» **ESTRATTO DELLA FONTE**
-------

I servizi ferroviari generalmente non sono stati influenzati dallo sciopero, eccetto quando – come nel West Bengal, Odisha e Bihar – i manifestanti hanno occupato le linee ferroviarie. Questa distribuzione dell’impatto rivela i limiti strutturali del sindacalismo indiano, ancora concentrato nei settori statali e parastatali.
Il sostegno per lo sciopero è variato drasticamente per regione, riflettendo la diversa penetrazione delle organizzazioni sindacali e la diversa composizione di classe regionale. Le aree con maggiore concentrazione di settore pubblico hanno mostrato livelli di partecipazione superiori, mentre le regioni con economia più privatizzata hanno registrato adesioni inferiori.
Mai una rottura col nazionalismo
L’analisi del movimento sindacale indiano contemporaneo rivela una contraddizione fondamentale che caratterizza la fase attuale della lotta di classe nel subcontinente: la capacità di mobilitare centinaia di milioni di lavoratori si accompagna sistematicamente all’incapacità di fornire una direzione politica rivoluzionaria. Questa contraddizione non è casuale ma riflette la natura strutturalmente riformista delle leadership sindacali, integrate nel sistema capitalistico piuttosto che orientate alla sua trasformazione rivoluzionaria.
La subordinazione del movimento operaio indiano al nazionalismo borghese durante le crisi militari ha precedenti significativi che illuminano la natura delle organizzazioni sindacali. Durante la guerra di Kargil del 1999, le centrali sindacali sospesero le mobilitazioni programmate, allineandosi alla retorica nazionalista del governo Vajpayee. Similmente, dopo gli attacchi terroristici di Mumbai del 2008, la Joint Platform of Central Trade Unions rinviò lo sciopero generale previsto per dicembre, giustificando la decisione con la “necessità di unità nazionale”.
Più recentemente, durante la crisi di Pulwama-Balakot del febbraio 2019, le centrali sindacali evitarono sistematicamente ogni critica alle politiche militari del governo Modi, concentrando la loro opposizione esclusivamente sulle questioni economiche. Il comunicato della All India Trade Union Congress (AITUC) del 28 febbraio 2019 è emblematico: mentre denunciava dettagliatamente le “politiche anti-lavoratori”, ometteva completamente ogni riferimento alla escalation militare e ai suoi costi per la classe operaia.
Lo sciopero del 26 novembre 2020, che secondo le stime ufficiali coinvolse già oltre 250 milioni di lavoratori, rappresentò la più grande mobilitazione sindacale nella storia mondiale. Tuttavia, le rivendicazioni rimasero limitate a questioni economiche immediate, evitando sistematicamente ogni critica alle politiche imperialiste e militariste.

-------

» **INFORMAZIONI**
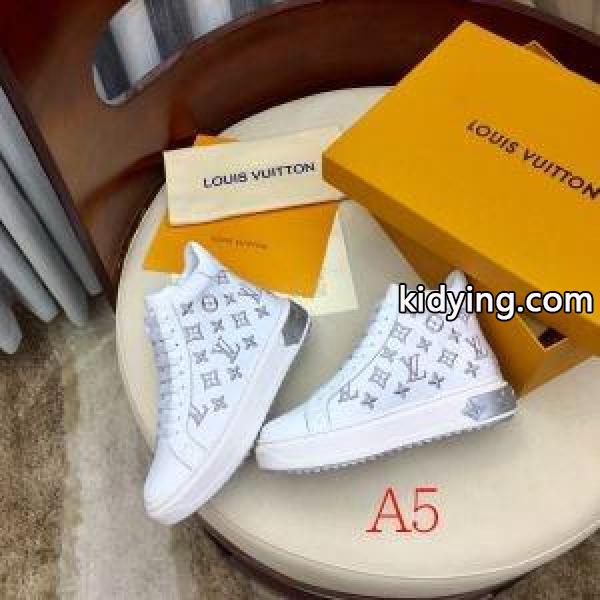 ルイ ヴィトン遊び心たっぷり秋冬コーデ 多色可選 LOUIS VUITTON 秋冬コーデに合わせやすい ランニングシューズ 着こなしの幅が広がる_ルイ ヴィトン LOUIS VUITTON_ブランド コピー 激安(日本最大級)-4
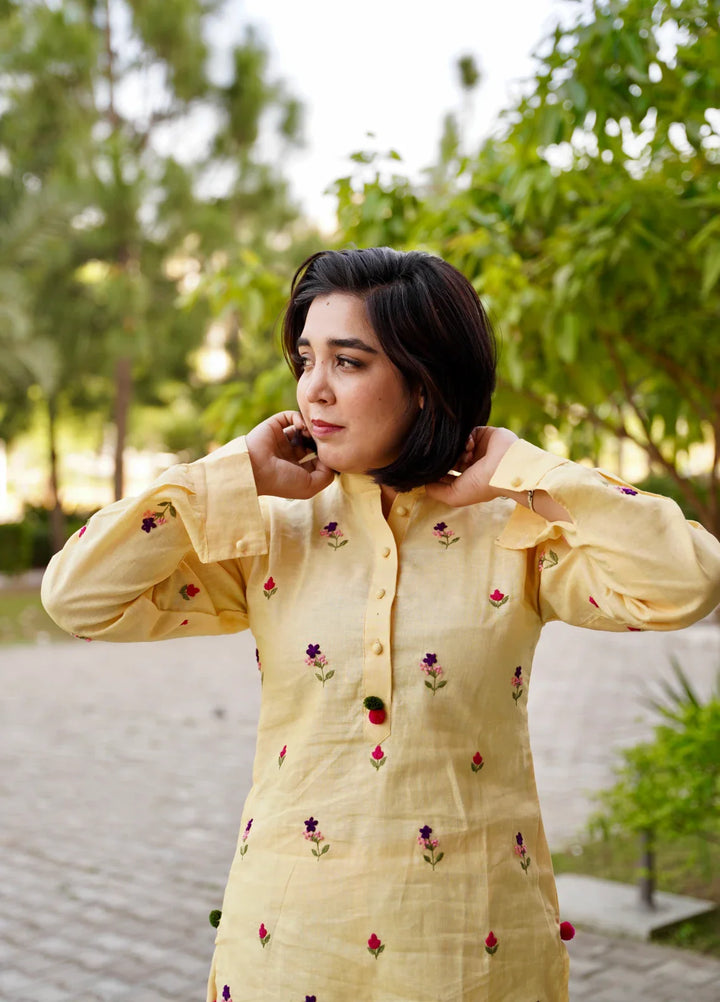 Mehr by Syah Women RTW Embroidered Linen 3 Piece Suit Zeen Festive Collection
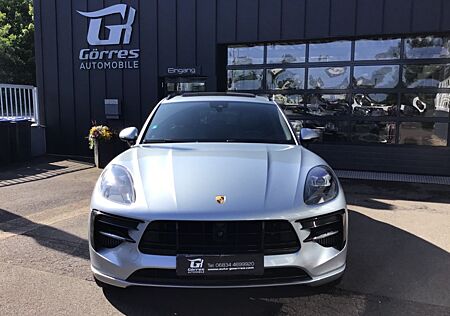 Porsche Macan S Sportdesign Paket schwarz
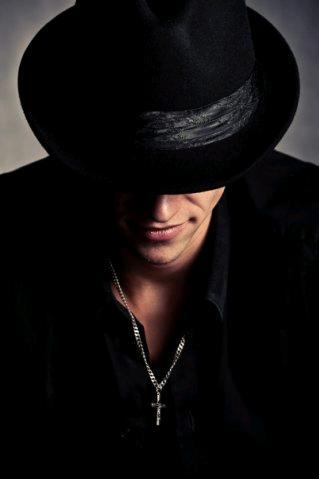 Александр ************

-------

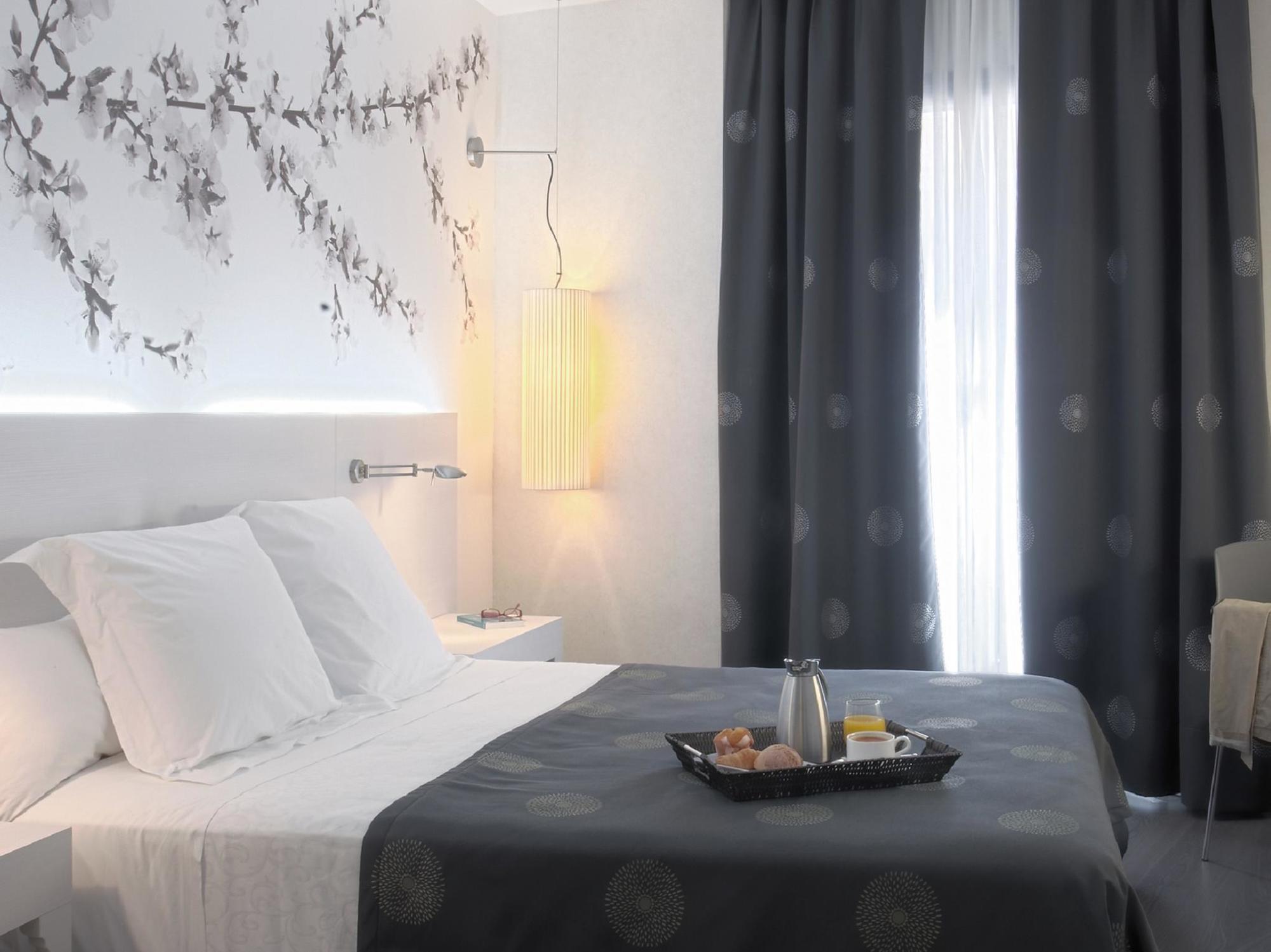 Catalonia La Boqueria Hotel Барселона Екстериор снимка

-------

» **COMPITO A**
Traduci in inglese, per favore, questa frase del brano sul sindacalismo indiano: "Similmente, dopo gli attacchi terroristici di Mumbai del 2008, la Joint Platform of Central Trade Unions rinviò lo sciopero generale previsto per dicembre, giustificando la decisione con la “necessità di unità nazionale”."
» **COMPITO B**
Prosegui il brano sul sindacalismo indiano dopo la sua ultima frase.

» **RISPOSTA A**
Similarly, after the 2008 Mumbai terrorist attacks, the Joint Platform of Central Trade Unions postponed the general strike planned for December, justifying the decision by the "need for national unity."

» **RISPOSTA B**
Il settore pubblico registrò tassi di adesione superiori al 70%, con particolare intensità nei servizi bancari, postali e ferroviari. La Reserve Bank of India stimò perdite economiche superiori a 3,5 miliardi di euro, principalmente concentrate nei settori statali e parastatali. Significativa fu la partecipazione dei lavoratori agricoli, organizzati attraverso le associazioni rurali affiliate alle centrali sindacali: oltre 200 milioni di lavoratori agricoli parteciparono alle manifestazioni, bloccando le principali arterie di comunicazione rurale.
Il settore privato mantenne invece livelli di adesione inferiori al 30%, rivelando i limiti dell’influenza sindacale nelle aree più dinamiche dell’accumulazione capitalistica. Questa distribuzione settoriale non è casuale ma riflette la natura parassitaria del sindacalismo indiano, concentrato nei settori statali e incapace di penetrare nelle aree strategiche dell’economia capitalistica moderna.
Rottura con l’opportunismo sindacale o paralisi permanente del movimento operaio
Non è la mancanza di forza a paralizzare il proletariato indiano, ma la sua direzione. Di fronte a un’enorme capacità di mobilitazione, le centrali sindacali hanno scelto la via della compatibilità col potere. Il 9 luglio ha mostrato un esercito pronto alla lotta, ma privo di comando. I bonzi sindacali hanno preferito evitare lo scontro durante la crisi militare, confermando la loro integrazione nella macchina statale borghese.
La separazione sistematica tra “questioni economiche” e “questioni politiche” non è un difetto contingente, ma la struttura stessa del sindacalismo opportunista. Il silenzio complice di fronte alla guerra e al nazionalismo non è un errore, ma una scelta strategica: mantenere il proletariato all’interno del campo della legalità borghese e del patriottismo costituzionale.
All’interno di questa strategia, la retorica contro le privatizzazioni assume un ruolo centrale nella conservazione dell’ordine capitalistico. I bonzi sindacali e i partiti della sinistra riformista denunciano le “svendite” del settore pubblico e chiedono il ritorno a una gestione statale dei servizi, presentata come “più giusta” o “pro-lavoratori”. Ma questa opposizione è ingannevole.
Lo Stato, gestore o privatizzatore, resta lo Stato della borghesia. Difendere l’impresa pubblica significa difendere un’altra forma dello stesso sfruttamento, sotto il controllo diretto dell’apparato statale. La proprietà pubblica dei mezzi di produzione, senza l’abbattimento del potere borghese, non è emancipazione: è capitalismo di stato.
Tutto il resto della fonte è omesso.